= Lubomír Linhart =

Lubomír Linhart (28 June 1906 – 10 June 1980) was a Czech film historian, critic, journalist, diplomat and photography theorist.

== Biography ==
Linhart was born in Prague in the family of an engineer. He began his journalistic career in the second half of the 1920s, focusing on film criticism and on the promotion of Soviet cinema. From 1926 he began to collaborate as a columnist with the communist magazines Reflektor and Tvorba. From 1927 he was a member of the Club for a New Film. From 1924 to 1934, he studied at the Czech Technical University in Prague. In 1927 he became the chief film correspondent of the Večerník Rudého práva, in 1928–1929 he collaborated with the daily Lidové Noviny and the magazine Filmový kurýr, in 1930 he was the film correspondent of the magazine Signál. In 1931–1932 he edited the film section of the newspaper Svoboda (Kladno). In the 1930s, Linhart was active in the Communist Party cultural association Left Front as a spokesperson and theorist for the Film-Photo group.

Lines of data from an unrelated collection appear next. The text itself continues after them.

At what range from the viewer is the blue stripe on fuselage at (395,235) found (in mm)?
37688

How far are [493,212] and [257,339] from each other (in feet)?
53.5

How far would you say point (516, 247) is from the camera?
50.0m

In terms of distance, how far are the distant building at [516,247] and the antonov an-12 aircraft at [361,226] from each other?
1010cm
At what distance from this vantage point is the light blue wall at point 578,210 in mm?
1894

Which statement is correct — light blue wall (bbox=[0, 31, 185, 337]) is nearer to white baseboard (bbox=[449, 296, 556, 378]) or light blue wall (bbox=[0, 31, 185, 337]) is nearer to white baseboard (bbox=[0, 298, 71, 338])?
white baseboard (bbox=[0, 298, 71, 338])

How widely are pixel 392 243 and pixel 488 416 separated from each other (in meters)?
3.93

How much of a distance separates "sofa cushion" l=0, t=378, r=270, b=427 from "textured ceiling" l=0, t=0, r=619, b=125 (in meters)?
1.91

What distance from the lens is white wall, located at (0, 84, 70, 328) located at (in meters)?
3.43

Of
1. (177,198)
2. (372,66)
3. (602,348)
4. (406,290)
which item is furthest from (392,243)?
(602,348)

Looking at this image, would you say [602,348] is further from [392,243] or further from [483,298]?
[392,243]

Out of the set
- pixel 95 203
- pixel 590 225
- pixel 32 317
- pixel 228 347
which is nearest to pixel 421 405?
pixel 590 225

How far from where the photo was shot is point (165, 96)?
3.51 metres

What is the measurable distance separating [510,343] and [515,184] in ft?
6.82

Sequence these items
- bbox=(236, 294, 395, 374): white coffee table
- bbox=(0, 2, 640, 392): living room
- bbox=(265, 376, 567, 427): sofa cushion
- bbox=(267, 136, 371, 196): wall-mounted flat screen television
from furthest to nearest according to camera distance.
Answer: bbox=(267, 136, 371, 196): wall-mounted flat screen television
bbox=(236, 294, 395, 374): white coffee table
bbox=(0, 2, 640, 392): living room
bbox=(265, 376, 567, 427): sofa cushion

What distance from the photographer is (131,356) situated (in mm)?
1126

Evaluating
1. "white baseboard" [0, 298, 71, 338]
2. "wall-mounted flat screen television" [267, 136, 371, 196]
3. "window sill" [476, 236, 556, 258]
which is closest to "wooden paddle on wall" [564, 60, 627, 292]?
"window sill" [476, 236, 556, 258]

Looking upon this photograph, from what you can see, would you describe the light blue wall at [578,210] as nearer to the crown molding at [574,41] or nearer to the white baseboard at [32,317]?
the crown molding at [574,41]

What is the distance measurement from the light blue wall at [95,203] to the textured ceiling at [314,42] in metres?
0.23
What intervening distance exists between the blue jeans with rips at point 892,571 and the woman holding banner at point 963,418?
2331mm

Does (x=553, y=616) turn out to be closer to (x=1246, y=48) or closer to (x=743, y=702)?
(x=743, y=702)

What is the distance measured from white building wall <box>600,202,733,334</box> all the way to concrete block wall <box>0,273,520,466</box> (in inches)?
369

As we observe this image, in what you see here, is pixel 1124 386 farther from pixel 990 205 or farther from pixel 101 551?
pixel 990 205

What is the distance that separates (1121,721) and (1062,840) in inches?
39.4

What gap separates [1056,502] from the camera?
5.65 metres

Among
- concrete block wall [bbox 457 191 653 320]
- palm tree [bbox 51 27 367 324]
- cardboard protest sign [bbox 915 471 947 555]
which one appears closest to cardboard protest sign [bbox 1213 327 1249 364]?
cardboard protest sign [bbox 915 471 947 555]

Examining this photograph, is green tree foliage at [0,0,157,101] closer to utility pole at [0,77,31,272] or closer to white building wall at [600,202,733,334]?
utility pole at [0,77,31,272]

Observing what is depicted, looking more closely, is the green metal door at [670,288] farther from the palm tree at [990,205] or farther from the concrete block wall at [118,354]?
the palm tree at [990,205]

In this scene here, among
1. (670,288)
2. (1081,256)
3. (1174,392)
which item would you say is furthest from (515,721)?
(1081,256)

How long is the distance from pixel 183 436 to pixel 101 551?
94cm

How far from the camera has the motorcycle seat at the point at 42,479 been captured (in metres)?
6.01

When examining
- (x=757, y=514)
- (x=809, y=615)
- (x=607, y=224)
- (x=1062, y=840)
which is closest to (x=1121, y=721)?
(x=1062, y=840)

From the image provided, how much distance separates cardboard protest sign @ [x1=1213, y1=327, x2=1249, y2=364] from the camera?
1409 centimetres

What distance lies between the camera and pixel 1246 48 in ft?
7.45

In 1930, he published his first book, Little Alphabet of Film. In 1931 and 1932, he travelled around the then Soviet Union, where he visited, for example, Ukrainian film studios in Kyiv and, together with Bedřich Václavek, participated in the Second International Conference of Proletarian Writers. In 1934, his book Social Photography was published by the Levá fronta publishing house.

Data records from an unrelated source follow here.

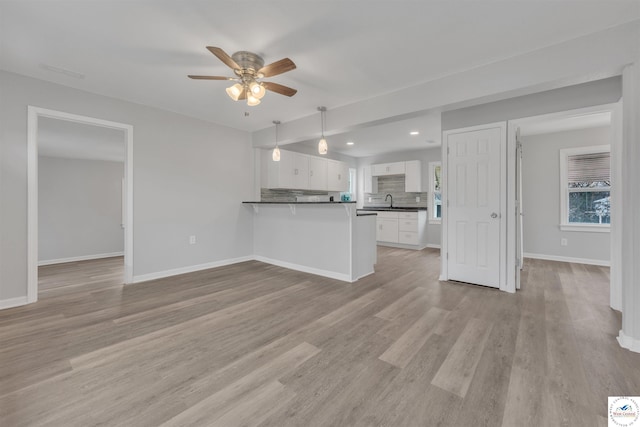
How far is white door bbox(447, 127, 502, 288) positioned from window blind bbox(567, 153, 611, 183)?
117 inches

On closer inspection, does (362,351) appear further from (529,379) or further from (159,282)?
(159,282)

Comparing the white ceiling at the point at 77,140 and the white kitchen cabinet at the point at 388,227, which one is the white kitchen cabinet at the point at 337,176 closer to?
the white kitchen cabinet at the point at 388,227

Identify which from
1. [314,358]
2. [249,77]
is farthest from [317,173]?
[314,358]

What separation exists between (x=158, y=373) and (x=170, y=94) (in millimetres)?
3211

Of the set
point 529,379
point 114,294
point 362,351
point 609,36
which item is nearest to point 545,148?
point 609,36

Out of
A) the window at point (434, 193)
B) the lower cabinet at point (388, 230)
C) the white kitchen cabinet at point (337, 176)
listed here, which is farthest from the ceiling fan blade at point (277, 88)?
the window at point (434, 193)

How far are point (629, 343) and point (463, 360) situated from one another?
52.9 inches

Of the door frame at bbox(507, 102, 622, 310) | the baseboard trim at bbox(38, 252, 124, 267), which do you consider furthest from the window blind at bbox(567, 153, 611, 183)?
the baseboard trim at bbox(38, 252, 124, 267)

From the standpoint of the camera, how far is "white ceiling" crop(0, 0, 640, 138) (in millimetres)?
1940

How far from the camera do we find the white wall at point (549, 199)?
478cm

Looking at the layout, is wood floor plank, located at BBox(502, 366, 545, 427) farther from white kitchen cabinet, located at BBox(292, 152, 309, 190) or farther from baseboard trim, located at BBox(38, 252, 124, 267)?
baseboard trim, located at BBox(38, 252, 124, 267)

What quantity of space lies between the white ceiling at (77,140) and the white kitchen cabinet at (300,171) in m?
3.04

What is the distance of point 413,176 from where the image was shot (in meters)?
6.87

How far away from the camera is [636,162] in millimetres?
2018
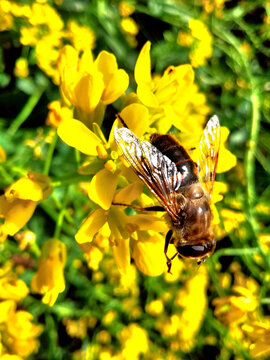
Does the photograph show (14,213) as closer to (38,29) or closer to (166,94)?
(166,94)

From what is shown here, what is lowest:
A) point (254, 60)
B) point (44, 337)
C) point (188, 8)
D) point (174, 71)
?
point (44, 337)

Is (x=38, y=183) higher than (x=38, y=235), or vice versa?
(x=38, y=183)

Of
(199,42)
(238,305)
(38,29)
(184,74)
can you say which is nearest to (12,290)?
(238,305)

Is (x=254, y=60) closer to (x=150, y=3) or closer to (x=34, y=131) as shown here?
(x=150, y=3)

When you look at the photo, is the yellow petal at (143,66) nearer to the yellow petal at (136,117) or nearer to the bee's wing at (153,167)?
the yellow petal at (136,117)

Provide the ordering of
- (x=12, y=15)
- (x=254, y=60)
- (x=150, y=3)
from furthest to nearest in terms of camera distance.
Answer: (x=254, y=60)
(x=150, y=3)
(x=12, y=15)

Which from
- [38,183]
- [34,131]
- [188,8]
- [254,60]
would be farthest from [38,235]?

After the German occupation of Czechoslovakia, Linhart became involved in the underground resistance. After the liberation of Czechoslovakia, he participated in the nationalization of the film industry and in 1948 he became the first general director of the nationalized Czechoslovak State Film. Later that year he was transferred in diplomatic work, serving as ambassador to Romania from 1948 to 1953 and the German Democratic Republic from 1953 to 1956.

After returning to Czechoslovakia, he was appointed professor at Film and TV School of the Academy of Performing Arts in Prague (FAMU) and the head of the department of film and television science. At the 2nd Congress of the Union of Czechoslovak Theatre and Film Artists, held from 30 March to 1 April 1961, he was elected to the central committee of this union and worked there until 1965. In 1969, he became head of the department of film science and criticism at the Department of Theatre Studies at the Faculty of Arts, Charles University.